• _Aim of the exercise_
Work through the data and report how many lines include the string "moose", giving the number alone.

Stored items:
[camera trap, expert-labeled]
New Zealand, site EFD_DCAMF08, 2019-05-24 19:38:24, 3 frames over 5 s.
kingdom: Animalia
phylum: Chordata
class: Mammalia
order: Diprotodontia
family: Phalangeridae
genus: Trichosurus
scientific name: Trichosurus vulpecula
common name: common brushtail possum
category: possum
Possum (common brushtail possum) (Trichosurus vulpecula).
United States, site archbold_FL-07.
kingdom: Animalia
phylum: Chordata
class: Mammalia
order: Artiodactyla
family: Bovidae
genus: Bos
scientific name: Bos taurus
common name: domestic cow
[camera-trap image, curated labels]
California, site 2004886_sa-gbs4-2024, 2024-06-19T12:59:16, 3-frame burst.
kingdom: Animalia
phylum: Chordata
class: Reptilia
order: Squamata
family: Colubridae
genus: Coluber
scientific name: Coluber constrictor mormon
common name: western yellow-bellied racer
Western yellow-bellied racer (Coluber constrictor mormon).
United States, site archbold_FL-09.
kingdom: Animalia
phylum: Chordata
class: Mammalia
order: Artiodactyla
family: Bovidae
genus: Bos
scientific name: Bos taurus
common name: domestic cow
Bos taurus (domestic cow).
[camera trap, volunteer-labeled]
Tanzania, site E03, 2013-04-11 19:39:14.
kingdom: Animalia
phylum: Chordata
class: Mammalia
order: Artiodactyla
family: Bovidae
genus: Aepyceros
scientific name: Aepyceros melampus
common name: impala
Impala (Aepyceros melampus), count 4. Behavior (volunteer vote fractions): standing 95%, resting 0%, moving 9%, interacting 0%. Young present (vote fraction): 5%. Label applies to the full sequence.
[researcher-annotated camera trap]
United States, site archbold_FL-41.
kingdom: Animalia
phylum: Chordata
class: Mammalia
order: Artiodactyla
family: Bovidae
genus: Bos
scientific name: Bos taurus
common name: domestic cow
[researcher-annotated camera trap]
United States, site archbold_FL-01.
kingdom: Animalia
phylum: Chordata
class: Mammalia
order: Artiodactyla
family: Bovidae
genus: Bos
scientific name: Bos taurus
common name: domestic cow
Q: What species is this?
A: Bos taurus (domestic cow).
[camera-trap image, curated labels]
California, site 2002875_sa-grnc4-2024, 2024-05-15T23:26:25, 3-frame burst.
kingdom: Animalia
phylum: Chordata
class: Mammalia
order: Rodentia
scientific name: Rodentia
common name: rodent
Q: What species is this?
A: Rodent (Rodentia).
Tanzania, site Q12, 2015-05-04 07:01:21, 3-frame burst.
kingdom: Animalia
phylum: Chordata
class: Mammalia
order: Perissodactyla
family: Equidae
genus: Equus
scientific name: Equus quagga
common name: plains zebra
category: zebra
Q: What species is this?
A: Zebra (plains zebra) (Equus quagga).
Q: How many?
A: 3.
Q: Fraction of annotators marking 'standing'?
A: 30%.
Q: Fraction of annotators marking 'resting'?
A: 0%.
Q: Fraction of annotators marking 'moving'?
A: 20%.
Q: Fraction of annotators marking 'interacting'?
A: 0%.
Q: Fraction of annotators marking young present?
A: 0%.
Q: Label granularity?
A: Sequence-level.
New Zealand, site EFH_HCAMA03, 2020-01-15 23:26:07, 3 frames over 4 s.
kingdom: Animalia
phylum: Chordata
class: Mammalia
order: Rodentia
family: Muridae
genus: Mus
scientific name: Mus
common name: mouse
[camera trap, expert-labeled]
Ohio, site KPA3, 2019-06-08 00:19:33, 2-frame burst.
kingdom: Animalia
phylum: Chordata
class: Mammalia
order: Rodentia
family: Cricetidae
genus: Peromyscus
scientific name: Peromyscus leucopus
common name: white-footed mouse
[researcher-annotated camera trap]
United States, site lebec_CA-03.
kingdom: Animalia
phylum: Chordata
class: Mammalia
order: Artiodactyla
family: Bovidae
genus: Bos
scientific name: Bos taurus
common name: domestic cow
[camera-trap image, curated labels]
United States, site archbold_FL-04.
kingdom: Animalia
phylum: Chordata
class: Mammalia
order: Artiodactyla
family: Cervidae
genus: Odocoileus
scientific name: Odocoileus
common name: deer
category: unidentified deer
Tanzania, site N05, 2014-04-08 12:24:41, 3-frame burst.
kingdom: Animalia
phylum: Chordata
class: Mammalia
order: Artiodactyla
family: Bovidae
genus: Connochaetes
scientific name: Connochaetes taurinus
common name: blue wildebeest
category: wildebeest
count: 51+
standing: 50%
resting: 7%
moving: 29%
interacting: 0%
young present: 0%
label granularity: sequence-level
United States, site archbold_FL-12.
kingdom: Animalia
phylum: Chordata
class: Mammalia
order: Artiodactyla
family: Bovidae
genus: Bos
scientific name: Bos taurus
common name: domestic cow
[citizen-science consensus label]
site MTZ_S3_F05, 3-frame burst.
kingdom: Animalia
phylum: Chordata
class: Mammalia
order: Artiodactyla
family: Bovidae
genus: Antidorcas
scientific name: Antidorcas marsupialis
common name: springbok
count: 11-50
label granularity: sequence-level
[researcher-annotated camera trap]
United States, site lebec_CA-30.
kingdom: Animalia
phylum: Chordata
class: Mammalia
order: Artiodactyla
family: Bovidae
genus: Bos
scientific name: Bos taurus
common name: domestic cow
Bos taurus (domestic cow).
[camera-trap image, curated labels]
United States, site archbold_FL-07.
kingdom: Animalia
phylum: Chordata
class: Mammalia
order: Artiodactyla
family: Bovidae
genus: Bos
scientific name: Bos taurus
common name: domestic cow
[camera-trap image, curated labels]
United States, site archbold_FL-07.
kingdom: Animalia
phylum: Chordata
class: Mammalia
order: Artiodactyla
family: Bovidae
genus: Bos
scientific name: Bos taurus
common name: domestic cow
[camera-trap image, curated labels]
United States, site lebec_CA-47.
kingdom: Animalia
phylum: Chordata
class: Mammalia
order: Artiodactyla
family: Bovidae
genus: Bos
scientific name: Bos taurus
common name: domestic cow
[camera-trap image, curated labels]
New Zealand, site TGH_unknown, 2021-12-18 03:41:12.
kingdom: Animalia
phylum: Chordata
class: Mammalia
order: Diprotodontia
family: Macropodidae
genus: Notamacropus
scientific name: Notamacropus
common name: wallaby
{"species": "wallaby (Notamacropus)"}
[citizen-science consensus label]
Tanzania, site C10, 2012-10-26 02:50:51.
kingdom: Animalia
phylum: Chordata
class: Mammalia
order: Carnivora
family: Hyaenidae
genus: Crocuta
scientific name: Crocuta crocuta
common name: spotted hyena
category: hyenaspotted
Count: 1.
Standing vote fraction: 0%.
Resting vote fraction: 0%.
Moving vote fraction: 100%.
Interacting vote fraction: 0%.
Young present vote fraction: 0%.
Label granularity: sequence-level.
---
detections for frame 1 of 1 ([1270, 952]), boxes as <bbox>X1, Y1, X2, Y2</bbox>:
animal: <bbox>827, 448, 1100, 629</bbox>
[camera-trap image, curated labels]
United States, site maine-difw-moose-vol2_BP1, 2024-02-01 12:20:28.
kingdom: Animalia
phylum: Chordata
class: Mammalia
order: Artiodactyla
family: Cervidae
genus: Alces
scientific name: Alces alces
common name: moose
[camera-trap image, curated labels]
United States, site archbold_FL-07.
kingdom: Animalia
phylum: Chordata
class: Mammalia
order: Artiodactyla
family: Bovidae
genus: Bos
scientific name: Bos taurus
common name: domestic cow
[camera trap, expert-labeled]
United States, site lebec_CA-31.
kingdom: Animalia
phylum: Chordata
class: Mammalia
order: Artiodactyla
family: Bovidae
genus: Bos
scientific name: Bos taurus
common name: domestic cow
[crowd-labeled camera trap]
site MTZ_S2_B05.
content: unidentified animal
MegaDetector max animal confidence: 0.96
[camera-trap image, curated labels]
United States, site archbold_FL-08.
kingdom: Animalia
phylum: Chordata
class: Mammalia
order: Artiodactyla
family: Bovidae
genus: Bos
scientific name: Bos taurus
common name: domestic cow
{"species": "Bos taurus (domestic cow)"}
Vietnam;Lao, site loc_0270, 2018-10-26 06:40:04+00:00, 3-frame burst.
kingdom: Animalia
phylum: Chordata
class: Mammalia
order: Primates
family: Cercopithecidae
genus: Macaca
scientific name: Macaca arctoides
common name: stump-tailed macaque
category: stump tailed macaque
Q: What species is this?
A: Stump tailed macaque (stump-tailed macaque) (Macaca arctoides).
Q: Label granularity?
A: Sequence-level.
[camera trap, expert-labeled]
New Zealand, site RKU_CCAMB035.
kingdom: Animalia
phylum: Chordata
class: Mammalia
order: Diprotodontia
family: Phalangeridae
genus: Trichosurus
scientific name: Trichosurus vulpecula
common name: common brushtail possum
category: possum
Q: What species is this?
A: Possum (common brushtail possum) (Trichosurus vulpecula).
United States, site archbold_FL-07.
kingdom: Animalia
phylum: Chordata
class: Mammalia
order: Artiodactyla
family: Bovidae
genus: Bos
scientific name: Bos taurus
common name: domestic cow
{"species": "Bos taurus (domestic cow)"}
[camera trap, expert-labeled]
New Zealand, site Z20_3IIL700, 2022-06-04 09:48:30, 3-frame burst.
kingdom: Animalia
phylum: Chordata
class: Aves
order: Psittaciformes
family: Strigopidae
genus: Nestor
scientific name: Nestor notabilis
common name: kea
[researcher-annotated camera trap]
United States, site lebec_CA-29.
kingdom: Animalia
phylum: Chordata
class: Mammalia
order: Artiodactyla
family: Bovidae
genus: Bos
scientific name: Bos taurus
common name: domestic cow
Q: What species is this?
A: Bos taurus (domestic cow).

• _Output for this exercise_
2